Chapter 16 - Monitoring Multiple Processor Computers
In an ideal world, five processors would do five times the work of one processor. But we live in a world of contention for shared resources, of disk and memory bottlenecks, single-threaded applications, multithreaded applications that require synchronous processing, and poorly coordinated processors. In our world, five processors can be five times as much work for the systems administrator!
Fortunately, Windows NT 4.0 is designed to make the most of multiprocessor configurations. Multiple processors enable multiple threads to execute simultaneously, with different threads of the same process running on each processor. The Windows NT 4.0 microkernel implements symmetric multiprocessing (SMP), wherein any processes—including those of the operating system—can run on any available processor, and the threads of a single process can run on different processors at the same time.
The most common bottlenecks on multiprocessor systems arise when all processors contend for the same operating system or hardware resource.

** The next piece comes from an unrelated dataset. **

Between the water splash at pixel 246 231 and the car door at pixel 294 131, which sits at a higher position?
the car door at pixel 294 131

If this resource is in short supply, the system can't benefit from the additional processors.
Shared memory is the Achilles' Heel of multiprocessor systems: Although it enables the threads of a single process to be executed on different processors, it makes multiprocessor systems highly vulnerable to memory shortages, to the design of the cache controller, and to differences in cache management strategies.

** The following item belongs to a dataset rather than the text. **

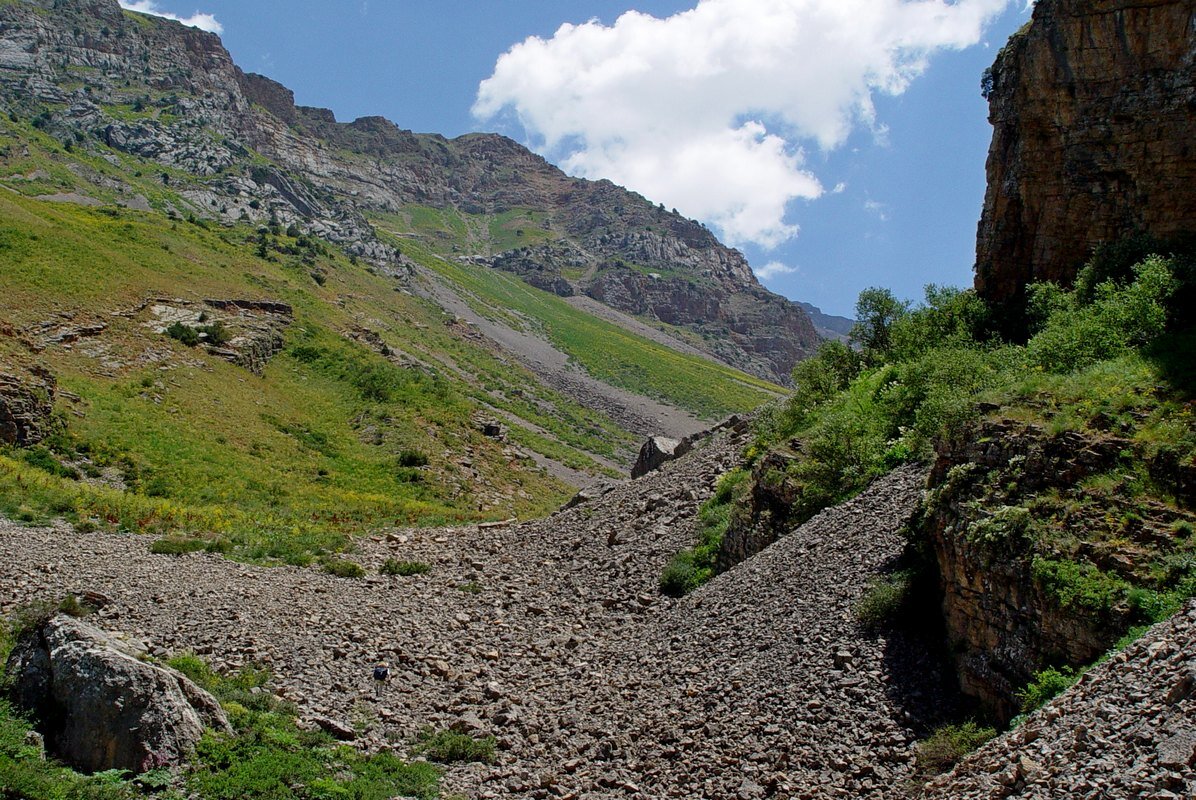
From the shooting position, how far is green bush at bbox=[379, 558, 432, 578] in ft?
77.4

Understanding the Multiple Processor Counters
Some Performance Monitor counters were designed for single processor systems and might not be entirely accurate for multiprocessor systems.
For example, on a multiprocessor computer, a process can (and often does) use more than the equivalent of 100% processor time on one processor. Although it is limited to 100% of any single processor, its threads can use several processors, totaling more than 100%. However, the Process: % Processor Time counter never displays more than 100%. To determine how much total processor time a process is getting, chart the Thread: % Processor Time counter for each of the process's threads.

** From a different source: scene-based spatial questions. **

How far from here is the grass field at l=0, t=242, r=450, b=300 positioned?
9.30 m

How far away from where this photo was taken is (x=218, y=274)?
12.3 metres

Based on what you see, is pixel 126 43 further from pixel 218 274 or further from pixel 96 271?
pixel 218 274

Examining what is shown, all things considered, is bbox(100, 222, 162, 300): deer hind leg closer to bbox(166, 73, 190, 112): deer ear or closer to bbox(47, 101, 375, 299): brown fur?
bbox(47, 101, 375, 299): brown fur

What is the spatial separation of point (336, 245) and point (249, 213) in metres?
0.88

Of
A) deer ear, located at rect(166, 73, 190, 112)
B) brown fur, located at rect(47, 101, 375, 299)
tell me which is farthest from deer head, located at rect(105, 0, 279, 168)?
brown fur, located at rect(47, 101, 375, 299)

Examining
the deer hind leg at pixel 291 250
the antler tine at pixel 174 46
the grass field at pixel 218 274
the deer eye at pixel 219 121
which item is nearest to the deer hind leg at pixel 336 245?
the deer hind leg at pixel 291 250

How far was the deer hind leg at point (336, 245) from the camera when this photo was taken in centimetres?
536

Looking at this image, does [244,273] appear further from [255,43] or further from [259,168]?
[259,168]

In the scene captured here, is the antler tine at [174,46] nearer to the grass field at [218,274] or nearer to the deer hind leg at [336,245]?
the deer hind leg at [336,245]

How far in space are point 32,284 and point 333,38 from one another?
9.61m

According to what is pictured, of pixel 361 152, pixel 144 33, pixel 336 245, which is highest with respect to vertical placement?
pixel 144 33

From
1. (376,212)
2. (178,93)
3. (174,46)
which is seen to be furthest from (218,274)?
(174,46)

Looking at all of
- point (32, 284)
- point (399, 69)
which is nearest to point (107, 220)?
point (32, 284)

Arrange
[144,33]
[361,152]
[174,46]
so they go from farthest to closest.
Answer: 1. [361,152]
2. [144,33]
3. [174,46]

Use the following counters to monitor multiple processor computers.
Charting Multiple Processor Activity
Logging and charting are similar for both multiple processor systems and single-processor systems. And because the graphs can get crowded and complex, its best to log the System, Processor, Process, and Thread objects, and then chart them one at a time. If you need to compare charts, start several copies of Performance Monitor and have them all chart or report on data from the same log file.
When monitoring a complex occurrence, a comparison of graphs can be more useful than a single graph.
You can also test each of your processors independently or in different combinations with single and multithreaded applications. Add Process: Thread Count to a Performance Monitor report to see how many threads are in each active process. Edit the Boot.ini file in your root directory to change the number and combination of active processors.
Task Manager, a new administrative tool, lets you determine which processes run on which processors of a multiprocessor computer. On the Task Manager Processes tab, click a process with the right mouse button, then select Set Affinity. The process you selected will run only on the processors selected on the panel. This is a great testing tool.
The following figures use histograms of the Process: % Processor Time counter to compare two active processes running on one processor to the same processes running on two processors.
The first graph shows the processes running on a single processor computer. Each process is getting about half of the processing time. All other processes are nearly idle.
The following figure shows the same processes running on a computer with two processors.
On the multiprocessor computer, each process is using 100% of a processor, and the system is doing twice the work. The processor time is the same as for a single process with a single processor all to itself.
However, to achieve this performance, the processes had to be entirely independent; the only thing they shared was their code. Each processor had a copy of the code in its primary and secondary memory caches, so the processes didn't even have to share physical memory or any common system resources. This is the ideal, simulated by CpuStress, a test tool designed for the purpose.
In the previous case, several processes were competing for the same resource. But resource contention occurs even among multiple threads of a single process. Threads within a process share and contend for the same address space and frequently are writing to the same memory location. Although this is a minor problem for single-processor configurations, it can become a bottleneck in multiprocessor systems.
Unfortunately, you can't see cache and memory contention directly with Performance Monitor because these conflicts occur at hardware level (where no counters exist). You can, however, get indirect evidence based on response time and total throughput: The processors simply appear to be busy.
In multiprocessor systems, shared memory must be kept consistent: that is, the values of memory cells in the caches of each processor must be kept the same. This is known as cache coherency. The responsibility for maintaining cache coherency in multiprocessor systems falls to the cache controller hardware. When a memory cell is written, if the cache controller finds that the memory cell is in use in the cache of any other processors, it invalidates or overwrites those cells with the new data and then updates main memory.
Two frequently used update strategies are known as write-through caching and write-back caching:
Write-back caching usually causes fewer writes to main memory and reduces contention on the memory bus, but as the number of threads grows and the likelihood that they will need shared data increases, it actually causes more traffic and resource contention.
Resource sharing and contention is much more common than isolated processing. Although ample processors exist for the workload, they must share the single pool of virtual memory and contend for disk access. There is no easy solution to this problem. However, it demonstrates the limits of even the most sophisticated hardware. In this situation, the traditional solutions to a bottleneck—adding more processors, disk space, or memory—cannot overcome the limitations imposed by an application's dependence on a single subsystem.